[What to produce]
Word for word, print out all of the data, omitting every image.

(Beginning of Data block)

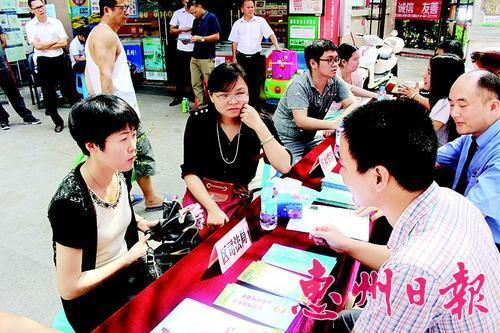 """惠城區將完善""""社區黨員責任崗""""工作措施,將其打造成為省級乃至國家級黨建品牌。這是河南岸街道上崗黨員在接受群眾咨詢。"""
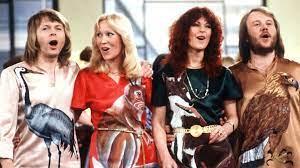 Auch die konzerte auf ihrer tournee durch skandinavien im januar 1975 waren alle ausverkauft. Abba Comeback Mysterioser Tweet Zu Neuen Songs Der Schweden Ndr De Kultur Musik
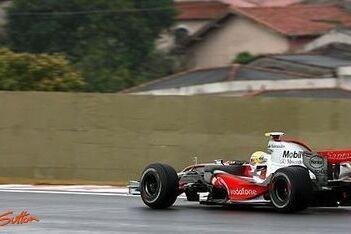 Hamilton bovenaan na tweede training Brazilië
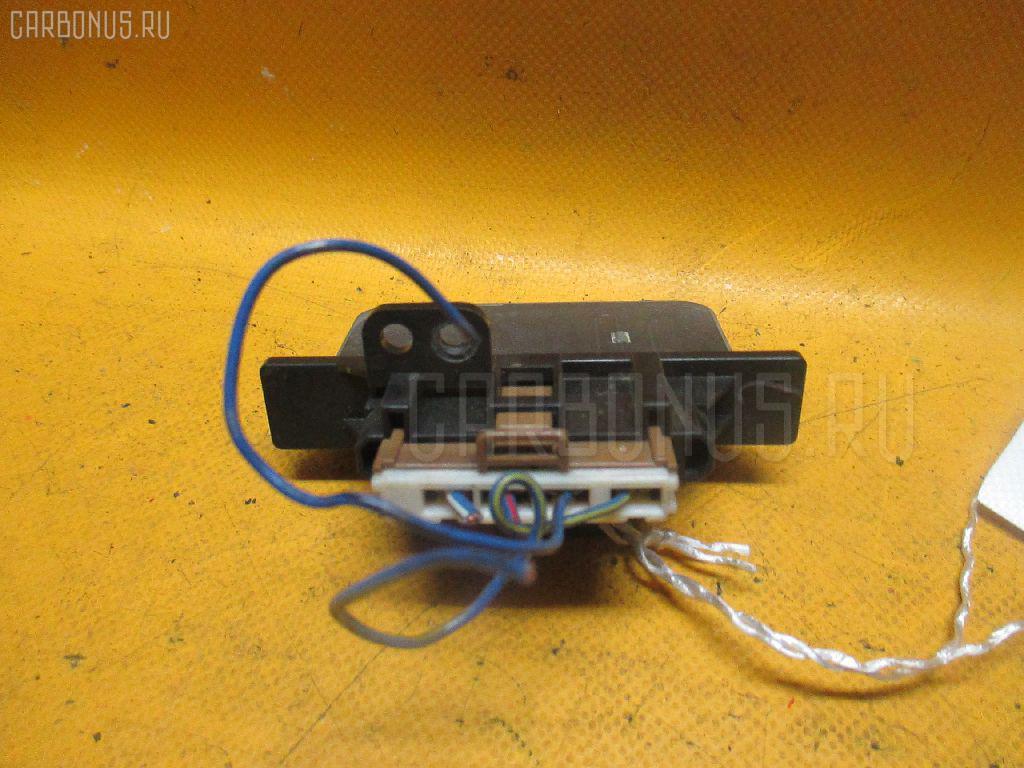 Регулятор скорости мотора отопителя NISSAN WINGROAD WHY10 SR18DE Фото 2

(End of Data block)

[Task answer]
 """惠城區將完善""""社區黨員責任崗""""工作措施,將其打造成為省級乃至國家級黨建品牌。這是河南岸街道上崗黨員在接受群眾咨詢。"""
 Auch die konzerte auf ihrer tournee durch skandinavien im januar 1975 waren alle ausverkauft. Abba Comeback Mysterioser Tweet Zu Neuen Songs Der Schweden Ndr De Kultur Musik
 Hamilton bovenaan na tweede training Brazilië
 Регулятор скорости мотора отопителя NISSAN WINGROAD WHY10 SR18DE Фото 2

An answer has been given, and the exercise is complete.